The rationale behind this ban is that flavored cigarettes are more appealing to children. Society was not always this paranoid about protecting children. I remember being able to buy cigarettes as a teenager growing up in the suburbs. Only a real asshole of a cashier would card someone for cigarettes. Now it’s commonplace to deny smokes to teenagers. The police conduct sting operations on convenience stores using real teenagers as live bait.

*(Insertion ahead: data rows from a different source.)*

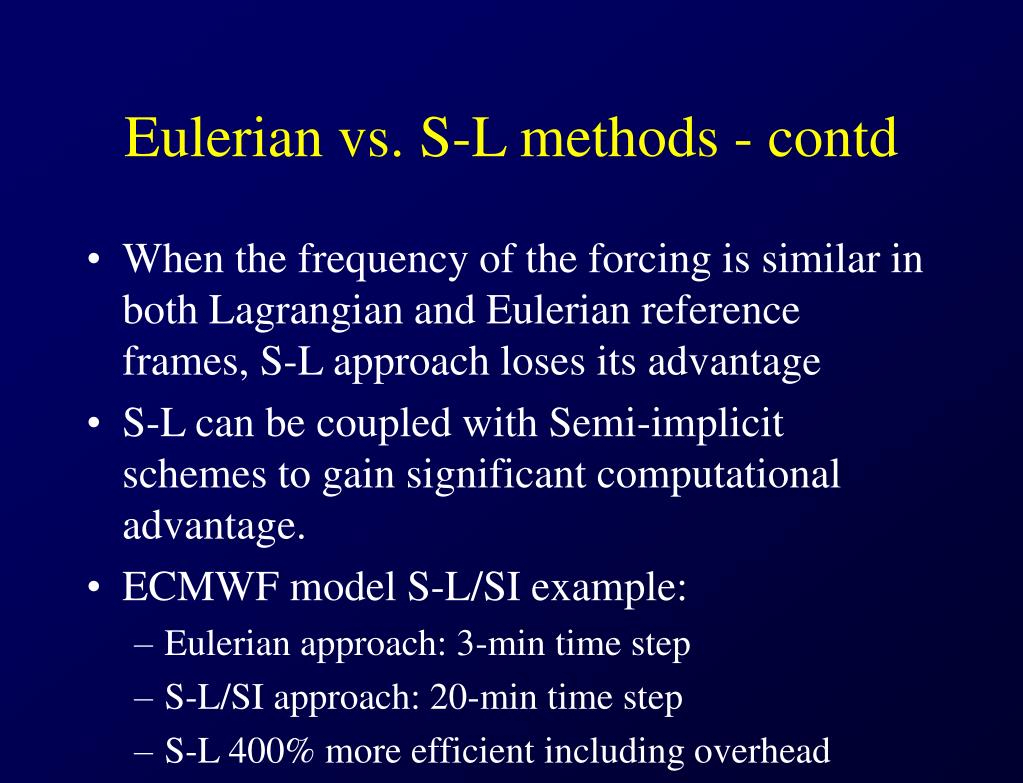 Eulerian vs. S-L methods - contd

• When the frequency of the forcing is similar in both Lagrangian and Eulerian reference frames, S-L approach loses its advantage

• S-L can be coupled with Semi-implicit schemes to gain significant computational advantage.

• ECMWF model S-L/SI example:
– Eulerian approach: 3-min time step
– S-L/SI approach: 20-min time step
– S-L 400% more efficient including overhead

For all its good intentions, the effort against smoking has gone way too far. Now even adults who want to cannot buy flavored cigarettes. Interestingly, the ban does not cover the more popular brands nor does it outlaw miniature cigars (cigarillos), which are part of the larger tobacco companies’ domain.

I’m all for discouraging smoking. I’m very glad I never got into that habit. As a non-smoker, I enjoy the relatively smoke-free environment that is possible thanks to the indoor smoking ban in New York City. But being a beneficiary, I still see that it is wrong.

Businesses, like homes, should be able to determine for themselves if they want to be smoke free or not—though some businesses where smoking would be dangerous or harmful to others, such as gas stations, hospitals, etc. should have such a ban for safety reasons and already outlaw smoking on their own anyway. Some bars and restaurants would be smoking-friendly; others would be smoke-free. The choice would be yours. That, albeit in a small way, is what this country is supposed to be about.

We should have the freedom to buy clove cigarettes. They smell much better than regular cigarettes anyway.

“It’s a free country,” used to be a common phrase in the U.S.A. You don’t hear it much anymore.